FoHF assets leap in Asia, stumble in Europe
Asia-based hedge funds are gaining popularity quicker than those located elsewhere, and flows into funds of hedge funds were notably strong in the second half of 2013, according to eVestment’s latest global survey of fund administrators.
Hedge fund asset growth by location of operations was twice as fast in Asia Pacific excluding Australia/New Zealand (by 13.5% to $42 billion) as in Europe (6.8% to $716 billion) or the US (6.4% to $2.16 trillion) in the period. Admittedly, this was from a far lower base in Asia.
Asia-Pacific funds of hedge funds recorded particularly strong inflows of 20.19% to $17.35 billion, as against a rise of 5.86% in the US and a 6.94% drop in Europe.
The 41 firms surveyed administered a total of $3.8 trillion in hedge assets as at end-2013, up 10.78% from $3.4 trillion on June 30. Thirty-six firms administered $930.1 billion in FoHF assets as at the end of last year, a rise of 2.64% from the end of the first half.
Globally, administrators said they thought hedge funds would be the fastest growing asset class in 2014, followed by private equity and real estate.
In terms of individual strategies, global flows into equity hedge picked up in the second half, at $29.3 billion, after such funds were “largely ignored” during the first half and in 2012, notes eVestment.
This year, fund administrators expect equity long/short to be the fastest growing hedge strategy globally, followed by event-driven, credit and multi-strategy.

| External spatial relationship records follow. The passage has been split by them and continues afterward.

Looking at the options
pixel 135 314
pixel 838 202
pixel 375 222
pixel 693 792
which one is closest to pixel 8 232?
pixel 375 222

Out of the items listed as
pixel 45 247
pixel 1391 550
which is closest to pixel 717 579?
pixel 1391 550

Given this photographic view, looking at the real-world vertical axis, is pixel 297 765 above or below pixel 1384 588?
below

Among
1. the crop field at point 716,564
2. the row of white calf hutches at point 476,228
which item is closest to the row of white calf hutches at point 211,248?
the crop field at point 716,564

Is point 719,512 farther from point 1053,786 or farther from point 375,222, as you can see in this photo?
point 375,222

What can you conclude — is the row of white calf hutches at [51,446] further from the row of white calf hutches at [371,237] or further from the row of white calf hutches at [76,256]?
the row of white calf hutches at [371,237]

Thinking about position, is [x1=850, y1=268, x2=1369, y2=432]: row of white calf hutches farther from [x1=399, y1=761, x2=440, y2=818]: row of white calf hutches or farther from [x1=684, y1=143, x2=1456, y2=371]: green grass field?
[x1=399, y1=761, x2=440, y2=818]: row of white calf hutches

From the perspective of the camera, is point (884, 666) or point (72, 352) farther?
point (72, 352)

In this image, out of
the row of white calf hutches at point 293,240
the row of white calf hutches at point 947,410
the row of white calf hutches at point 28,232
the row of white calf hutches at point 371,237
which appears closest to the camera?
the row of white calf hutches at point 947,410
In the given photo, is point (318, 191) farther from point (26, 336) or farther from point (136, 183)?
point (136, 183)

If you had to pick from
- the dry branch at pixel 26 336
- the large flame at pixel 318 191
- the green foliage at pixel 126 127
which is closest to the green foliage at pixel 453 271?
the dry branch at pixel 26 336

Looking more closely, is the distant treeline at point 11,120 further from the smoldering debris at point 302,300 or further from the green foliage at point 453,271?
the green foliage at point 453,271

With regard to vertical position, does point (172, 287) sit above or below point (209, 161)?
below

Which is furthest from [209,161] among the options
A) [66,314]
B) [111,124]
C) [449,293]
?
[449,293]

Reflecting the widespread preference for equities over fixed income in the past year or so, credit strategies took in $21.6 billion in the second half. While this is a substantial absolute number, it was the poorest net flow figure into credit funds since the first half of 2012.
Despite this recent downwards trend, the size of the credit strategy universe should ensure it remains among the top allocation targets, says eVestment.
The five biggest hedge fund administrators were State Street ($708 billion in AUA), Citco ($576 billion), BNY Mellon ($465 billion), SS&C GlobeOp ($436 billion) and Citi ($298 billion). Together, they administered 65.5% of total industry assets as of end-2013.
Meanwhile, 28 firms provided data on private equity AUA, which stood at $878.6 billion globally as at the end of last year. State Street, Citi and Deutsche Bank were the top three administrators of Asia-Pacific PE assets, with $27.4 billion, $17.2 billion and $11.6 billion, respectively.
In total, alternative AUA rose 6.23% in the second half to $6.4 trillion.